▶ [Raw records]
================
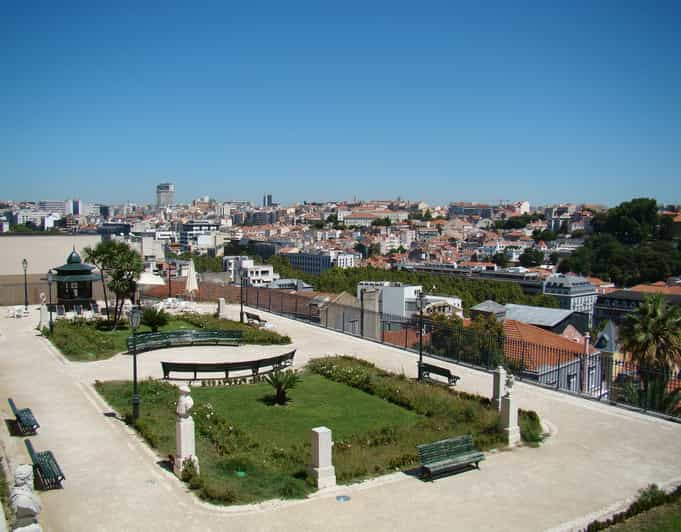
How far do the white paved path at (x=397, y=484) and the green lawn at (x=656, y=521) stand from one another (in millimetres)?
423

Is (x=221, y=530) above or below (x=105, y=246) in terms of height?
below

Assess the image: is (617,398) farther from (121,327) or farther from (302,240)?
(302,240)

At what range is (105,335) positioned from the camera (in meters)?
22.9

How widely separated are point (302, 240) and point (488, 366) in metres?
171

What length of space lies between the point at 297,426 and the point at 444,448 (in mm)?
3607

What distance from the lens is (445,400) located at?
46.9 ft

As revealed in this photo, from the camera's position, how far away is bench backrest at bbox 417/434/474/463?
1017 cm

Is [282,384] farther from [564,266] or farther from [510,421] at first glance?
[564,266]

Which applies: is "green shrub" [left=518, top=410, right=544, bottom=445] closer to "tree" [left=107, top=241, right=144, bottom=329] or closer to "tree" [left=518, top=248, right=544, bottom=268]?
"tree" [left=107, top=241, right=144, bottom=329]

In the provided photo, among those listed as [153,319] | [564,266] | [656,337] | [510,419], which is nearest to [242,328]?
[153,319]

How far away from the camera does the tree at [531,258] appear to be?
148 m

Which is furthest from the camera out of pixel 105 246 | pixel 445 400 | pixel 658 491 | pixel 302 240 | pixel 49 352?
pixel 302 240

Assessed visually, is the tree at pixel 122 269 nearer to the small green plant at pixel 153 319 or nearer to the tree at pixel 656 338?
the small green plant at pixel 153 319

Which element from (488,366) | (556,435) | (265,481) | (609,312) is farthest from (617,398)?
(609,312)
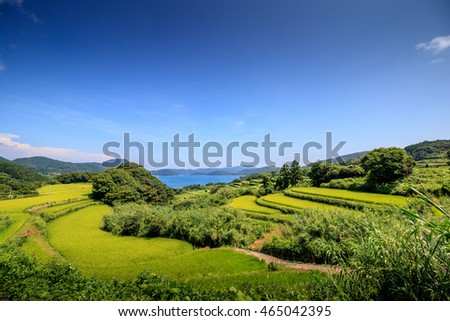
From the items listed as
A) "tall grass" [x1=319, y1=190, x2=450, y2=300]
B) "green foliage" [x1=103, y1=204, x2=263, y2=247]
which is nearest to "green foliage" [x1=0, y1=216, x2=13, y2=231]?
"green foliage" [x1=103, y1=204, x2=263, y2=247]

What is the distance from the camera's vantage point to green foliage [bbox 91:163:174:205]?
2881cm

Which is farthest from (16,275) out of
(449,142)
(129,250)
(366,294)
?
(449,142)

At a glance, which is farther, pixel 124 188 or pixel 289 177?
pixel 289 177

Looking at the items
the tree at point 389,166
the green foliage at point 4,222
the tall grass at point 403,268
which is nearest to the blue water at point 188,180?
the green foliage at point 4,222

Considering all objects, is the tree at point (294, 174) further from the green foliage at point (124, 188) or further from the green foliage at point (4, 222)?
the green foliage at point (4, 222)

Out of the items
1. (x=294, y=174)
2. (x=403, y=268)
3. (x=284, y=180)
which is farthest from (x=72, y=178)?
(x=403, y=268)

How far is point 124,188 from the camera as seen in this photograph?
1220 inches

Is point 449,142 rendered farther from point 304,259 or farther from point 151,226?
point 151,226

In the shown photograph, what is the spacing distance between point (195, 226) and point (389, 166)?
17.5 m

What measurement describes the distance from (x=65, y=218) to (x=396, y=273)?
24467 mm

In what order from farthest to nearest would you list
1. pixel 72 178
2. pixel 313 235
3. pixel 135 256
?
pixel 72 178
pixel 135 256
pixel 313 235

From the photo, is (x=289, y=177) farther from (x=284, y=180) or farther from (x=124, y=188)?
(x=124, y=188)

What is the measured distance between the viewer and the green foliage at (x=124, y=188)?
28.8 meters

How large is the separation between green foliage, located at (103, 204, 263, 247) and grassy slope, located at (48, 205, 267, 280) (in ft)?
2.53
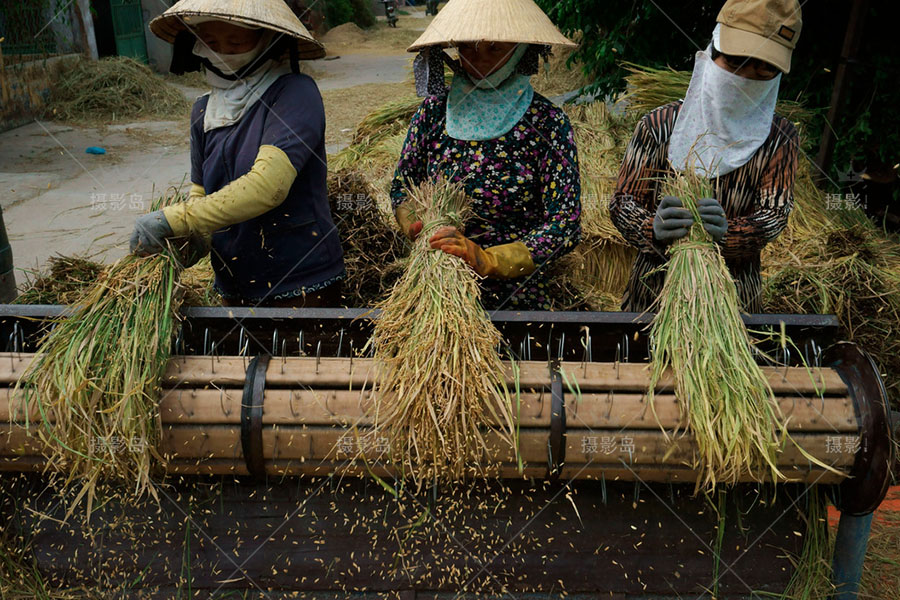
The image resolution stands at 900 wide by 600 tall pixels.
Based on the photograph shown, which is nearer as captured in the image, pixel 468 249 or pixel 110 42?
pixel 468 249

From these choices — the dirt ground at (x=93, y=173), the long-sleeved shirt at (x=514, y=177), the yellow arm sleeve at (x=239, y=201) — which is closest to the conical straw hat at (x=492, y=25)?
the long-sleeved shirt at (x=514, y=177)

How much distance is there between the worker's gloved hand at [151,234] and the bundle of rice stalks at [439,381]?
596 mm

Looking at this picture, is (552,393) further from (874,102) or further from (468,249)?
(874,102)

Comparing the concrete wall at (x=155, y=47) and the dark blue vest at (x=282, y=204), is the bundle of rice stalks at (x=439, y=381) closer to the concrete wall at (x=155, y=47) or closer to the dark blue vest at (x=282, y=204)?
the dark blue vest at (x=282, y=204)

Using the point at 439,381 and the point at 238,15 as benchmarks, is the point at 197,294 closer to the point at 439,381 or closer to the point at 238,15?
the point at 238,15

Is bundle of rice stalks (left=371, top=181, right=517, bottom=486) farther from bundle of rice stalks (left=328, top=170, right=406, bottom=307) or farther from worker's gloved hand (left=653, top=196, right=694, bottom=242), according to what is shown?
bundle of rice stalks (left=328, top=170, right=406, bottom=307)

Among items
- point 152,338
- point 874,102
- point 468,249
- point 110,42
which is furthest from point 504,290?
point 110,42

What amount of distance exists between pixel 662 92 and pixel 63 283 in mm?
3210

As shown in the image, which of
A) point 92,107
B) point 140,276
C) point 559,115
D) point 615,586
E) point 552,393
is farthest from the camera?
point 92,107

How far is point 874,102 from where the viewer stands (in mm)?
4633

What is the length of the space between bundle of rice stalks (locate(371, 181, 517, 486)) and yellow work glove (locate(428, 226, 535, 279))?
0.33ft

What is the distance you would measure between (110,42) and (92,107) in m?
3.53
================
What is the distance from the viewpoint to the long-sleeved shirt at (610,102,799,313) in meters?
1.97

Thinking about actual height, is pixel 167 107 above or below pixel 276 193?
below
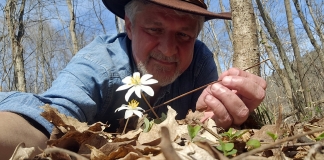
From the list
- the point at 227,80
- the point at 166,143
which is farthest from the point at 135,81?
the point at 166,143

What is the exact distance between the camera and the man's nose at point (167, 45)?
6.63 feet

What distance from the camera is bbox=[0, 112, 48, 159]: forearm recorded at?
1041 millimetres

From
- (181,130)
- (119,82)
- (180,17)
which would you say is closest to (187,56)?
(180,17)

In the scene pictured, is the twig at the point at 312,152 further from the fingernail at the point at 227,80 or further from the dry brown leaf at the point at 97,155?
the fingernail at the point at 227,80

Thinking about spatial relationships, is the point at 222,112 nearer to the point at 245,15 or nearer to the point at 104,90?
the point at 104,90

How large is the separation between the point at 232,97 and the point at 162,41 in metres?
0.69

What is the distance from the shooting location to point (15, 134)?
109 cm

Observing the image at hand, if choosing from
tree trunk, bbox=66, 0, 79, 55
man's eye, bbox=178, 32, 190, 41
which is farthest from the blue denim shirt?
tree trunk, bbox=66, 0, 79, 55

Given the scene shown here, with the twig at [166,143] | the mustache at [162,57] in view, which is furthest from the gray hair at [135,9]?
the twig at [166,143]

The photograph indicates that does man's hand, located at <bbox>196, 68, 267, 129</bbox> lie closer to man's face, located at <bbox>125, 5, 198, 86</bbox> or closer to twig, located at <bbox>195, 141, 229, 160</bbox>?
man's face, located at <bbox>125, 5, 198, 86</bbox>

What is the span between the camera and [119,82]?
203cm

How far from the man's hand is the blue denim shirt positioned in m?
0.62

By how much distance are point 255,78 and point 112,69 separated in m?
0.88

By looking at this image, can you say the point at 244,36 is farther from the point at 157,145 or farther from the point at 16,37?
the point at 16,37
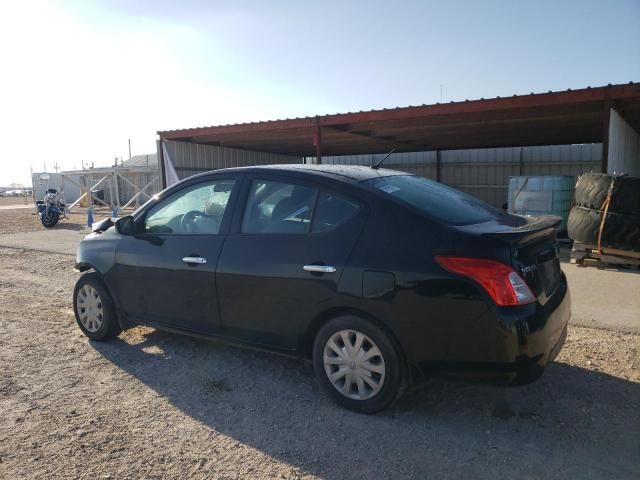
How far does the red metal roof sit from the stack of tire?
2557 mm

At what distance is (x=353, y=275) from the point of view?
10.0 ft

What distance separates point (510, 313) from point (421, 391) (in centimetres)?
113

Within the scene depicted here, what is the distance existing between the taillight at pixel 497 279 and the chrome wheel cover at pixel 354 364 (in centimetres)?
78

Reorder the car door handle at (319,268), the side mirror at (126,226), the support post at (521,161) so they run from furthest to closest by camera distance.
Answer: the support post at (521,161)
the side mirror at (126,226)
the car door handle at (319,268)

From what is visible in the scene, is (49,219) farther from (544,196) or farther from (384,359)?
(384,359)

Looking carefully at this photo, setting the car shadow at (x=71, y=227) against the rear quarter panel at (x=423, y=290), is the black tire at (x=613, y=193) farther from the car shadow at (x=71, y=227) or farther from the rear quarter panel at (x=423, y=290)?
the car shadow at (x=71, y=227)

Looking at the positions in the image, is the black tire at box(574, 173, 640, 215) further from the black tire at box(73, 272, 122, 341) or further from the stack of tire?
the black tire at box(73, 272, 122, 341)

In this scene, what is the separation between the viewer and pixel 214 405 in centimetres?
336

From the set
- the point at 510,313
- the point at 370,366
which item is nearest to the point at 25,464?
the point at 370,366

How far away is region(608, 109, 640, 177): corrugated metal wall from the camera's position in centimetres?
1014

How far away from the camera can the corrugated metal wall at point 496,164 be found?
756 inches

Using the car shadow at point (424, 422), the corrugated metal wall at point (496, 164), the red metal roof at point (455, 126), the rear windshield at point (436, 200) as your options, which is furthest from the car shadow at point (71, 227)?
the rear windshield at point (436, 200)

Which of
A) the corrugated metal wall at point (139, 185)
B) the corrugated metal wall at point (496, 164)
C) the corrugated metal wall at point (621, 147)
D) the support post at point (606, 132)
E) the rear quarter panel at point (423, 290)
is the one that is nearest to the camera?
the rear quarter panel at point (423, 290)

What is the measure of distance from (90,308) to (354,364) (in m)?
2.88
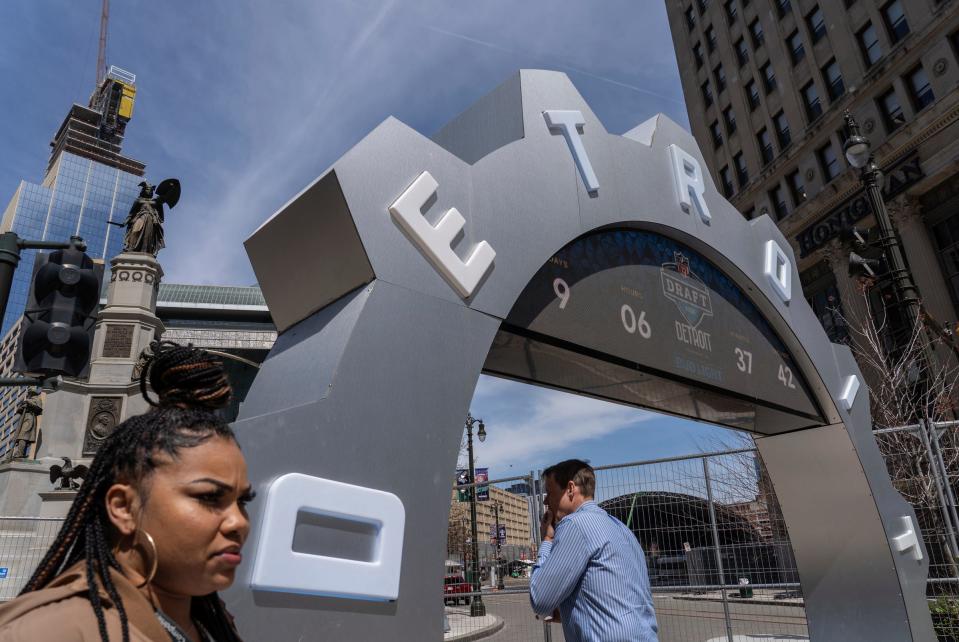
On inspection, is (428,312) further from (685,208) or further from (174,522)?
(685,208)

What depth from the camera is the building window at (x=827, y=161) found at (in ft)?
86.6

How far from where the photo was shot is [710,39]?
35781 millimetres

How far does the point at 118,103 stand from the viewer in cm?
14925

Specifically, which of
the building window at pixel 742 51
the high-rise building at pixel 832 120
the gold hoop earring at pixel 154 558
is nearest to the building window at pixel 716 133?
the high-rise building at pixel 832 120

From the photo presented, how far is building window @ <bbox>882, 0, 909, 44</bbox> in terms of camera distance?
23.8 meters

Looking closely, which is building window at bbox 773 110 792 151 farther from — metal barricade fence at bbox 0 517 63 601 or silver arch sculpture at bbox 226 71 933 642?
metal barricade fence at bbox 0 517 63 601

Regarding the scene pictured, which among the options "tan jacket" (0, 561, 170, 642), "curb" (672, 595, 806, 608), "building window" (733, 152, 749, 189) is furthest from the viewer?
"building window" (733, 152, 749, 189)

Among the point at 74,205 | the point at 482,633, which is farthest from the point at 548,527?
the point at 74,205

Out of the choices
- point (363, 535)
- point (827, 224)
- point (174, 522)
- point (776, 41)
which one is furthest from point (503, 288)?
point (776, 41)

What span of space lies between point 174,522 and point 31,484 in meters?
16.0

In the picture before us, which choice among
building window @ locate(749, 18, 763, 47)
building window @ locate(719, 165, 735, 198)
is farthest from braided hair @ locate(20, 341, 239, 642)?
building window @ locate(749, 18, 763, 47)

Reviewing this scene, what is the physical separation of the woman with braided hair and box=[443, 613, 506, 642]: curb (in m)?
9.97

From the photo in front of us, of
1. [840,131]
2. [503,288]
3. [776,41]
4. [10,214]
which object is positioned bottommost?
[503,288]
================
▶ [Instruction]
Count the lines in the records that contain the string "stack". Reply with the number only.

▶ [Result below]
2